Tuesday, October 15, 2019

'Turn Out Your Pockets on the Tablecloth'

“We are born each morning, shelled upon
A sheet of light that paves
The palaces of sight, and brings again
The river shining through the field of graves.”

Auden, you say?  No, Larkin, though Auden haunts the poem. Larkin had mostly shrugged off Yeats but Auden’s influence persisted. “Many Famous Feet Have Trod” was completed on this date, Oct. 15, in 1946, and (wisely) not published during Larkin’s lifetime. Read out of context, the passage above from the second of the poem’s thirteen eight-line stanzas sounds almost ecstatic – psychedelic? visionary? -- by Larkin’s customary standards. In Philip Larkin: Life, Art and Love (2014), James Booth likens the poem to the rhetoric in Fitzgerald’s Rubáiyát of Omar Khayyám.

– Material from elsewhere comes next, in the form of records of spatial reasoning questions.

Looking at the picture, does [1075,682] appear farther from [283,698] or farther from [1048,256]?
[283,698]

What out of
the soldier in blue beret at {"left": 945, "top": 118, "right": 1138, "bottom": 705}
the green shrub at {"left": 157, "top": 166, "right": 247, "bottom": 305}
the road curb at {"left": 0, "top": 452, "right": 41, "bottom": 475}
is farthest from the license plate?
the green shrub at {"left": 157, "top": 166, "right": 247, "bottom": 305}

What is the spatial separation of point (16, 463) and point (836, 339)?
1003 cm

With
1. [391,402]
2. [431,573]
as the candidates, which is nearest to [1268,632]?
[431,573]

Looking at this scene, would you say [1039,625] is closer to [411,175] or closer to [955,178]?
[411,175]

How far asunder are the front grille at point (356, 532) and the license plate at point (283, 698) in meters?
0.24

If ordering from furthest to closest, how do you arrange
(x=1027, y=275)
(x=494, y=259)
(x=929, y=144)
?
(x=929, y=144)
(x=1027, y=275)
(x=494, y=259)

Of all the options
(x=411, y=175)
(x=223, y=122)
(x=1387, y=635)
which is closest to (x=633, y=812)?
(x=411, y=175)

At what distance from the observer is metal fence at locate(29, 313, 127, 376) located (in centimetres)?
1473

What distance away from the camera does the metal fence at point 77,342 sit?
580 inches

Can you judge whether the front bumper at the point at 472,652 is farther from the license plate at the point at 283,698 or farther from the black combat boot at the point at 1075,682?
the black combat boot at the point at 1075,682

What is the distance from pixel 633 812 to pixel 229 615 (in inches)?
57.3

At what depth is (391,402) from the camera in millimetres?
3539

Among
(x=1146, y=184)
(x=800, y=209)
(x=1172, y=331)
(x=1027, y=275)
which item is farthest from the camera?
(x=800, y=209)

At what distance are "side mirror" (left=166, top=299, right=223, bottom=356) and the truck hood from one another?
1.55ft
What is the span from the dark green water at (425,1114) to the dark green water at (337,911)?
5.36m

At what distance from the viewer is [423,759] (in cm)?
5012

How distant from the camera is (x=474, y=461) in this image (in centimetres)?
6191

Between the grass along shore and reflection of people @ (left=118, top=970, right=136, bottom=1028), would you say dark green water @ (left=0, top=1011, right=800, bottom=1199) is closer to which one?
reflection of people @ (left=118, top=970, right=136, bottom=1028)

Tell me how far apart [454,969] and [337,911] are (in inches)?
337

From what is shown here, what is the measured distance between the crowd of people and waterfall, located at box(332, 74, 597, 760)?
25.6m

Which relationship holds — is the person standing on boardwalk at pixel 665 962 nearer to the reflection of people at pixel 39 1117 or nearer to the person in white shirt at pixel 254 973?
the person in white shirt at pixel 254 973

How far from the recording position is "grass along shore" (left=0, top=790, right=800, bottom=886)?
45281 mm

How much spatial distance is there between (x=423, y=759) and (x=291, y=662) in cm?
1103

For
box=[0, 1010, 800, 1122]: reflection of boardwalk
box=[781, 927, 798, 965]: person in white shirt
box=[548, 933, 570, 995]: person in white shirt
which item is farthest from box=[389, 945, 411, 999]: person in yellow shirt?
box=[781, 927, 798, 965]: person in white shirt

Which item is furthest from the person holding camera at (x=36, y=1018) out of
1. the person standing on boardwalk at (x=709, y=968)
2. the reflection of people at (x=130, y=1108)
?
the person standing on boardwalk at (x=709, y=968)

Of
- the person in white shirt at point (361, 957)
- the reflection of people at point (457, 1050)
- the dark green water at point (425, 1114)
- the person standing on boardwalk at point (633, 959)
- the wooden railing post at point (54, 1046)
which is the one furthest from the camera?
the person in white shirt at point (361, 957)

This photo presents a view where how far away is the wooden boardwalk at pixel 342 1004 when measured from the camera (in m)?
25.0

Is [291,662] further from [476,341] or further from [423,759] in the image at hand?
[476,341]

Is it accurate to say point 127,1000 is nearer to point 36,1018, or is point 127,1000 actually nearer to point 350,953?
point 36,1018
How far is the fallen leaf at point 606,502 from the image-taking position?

And that’s the problem with much of Larkin’s early work (he was twenty-four) and the work of many young poets, even great ones. They assemble rhetoric. They write not poems but poetic gestures. Individual lines and phrases may be memorable but the whole does not cohere. Larkin’s poem is uncharacteristically long, suggesting that he had difficulty keeping it in focus. The best of his mature work is tight, without flab or filler. Nothing can be added or removed without hobbling the whole. The fourth stanza begins memorably: “Turn out your pockets on the tablecloth; / Consider what we know.” The rest turns overly schematic, as though Larkin didn’t trust his own material. In his notes to the Complete Poems (2012), Archie Burnett quotes a letter Larkin wrote to his friend James Ballard Sutton one day after completing the poem:

“The attitude is that sorrow is personal & temporal, joy impersonal & eternal; but I have mainly wasted my time in arguing in verse that the whole of knowledge can be divided so . . . . What I feel is that death can ballock life. It does. But life can ballock death by means of sex (creating new life) or (less certainly) art. BUT it has no consolation (I imagine when the Reaper is knocking on your door).”

Stated so baldly, Larkin makes his poem and commentary sound adolescent. In “Many Famous Feet Have Trod,” he hasn’t yet learned how to suggest rather than intone emphatically. Within a few years he would give us “Church Going,” “I Remember, I Remember” and “Mr Bleaney.”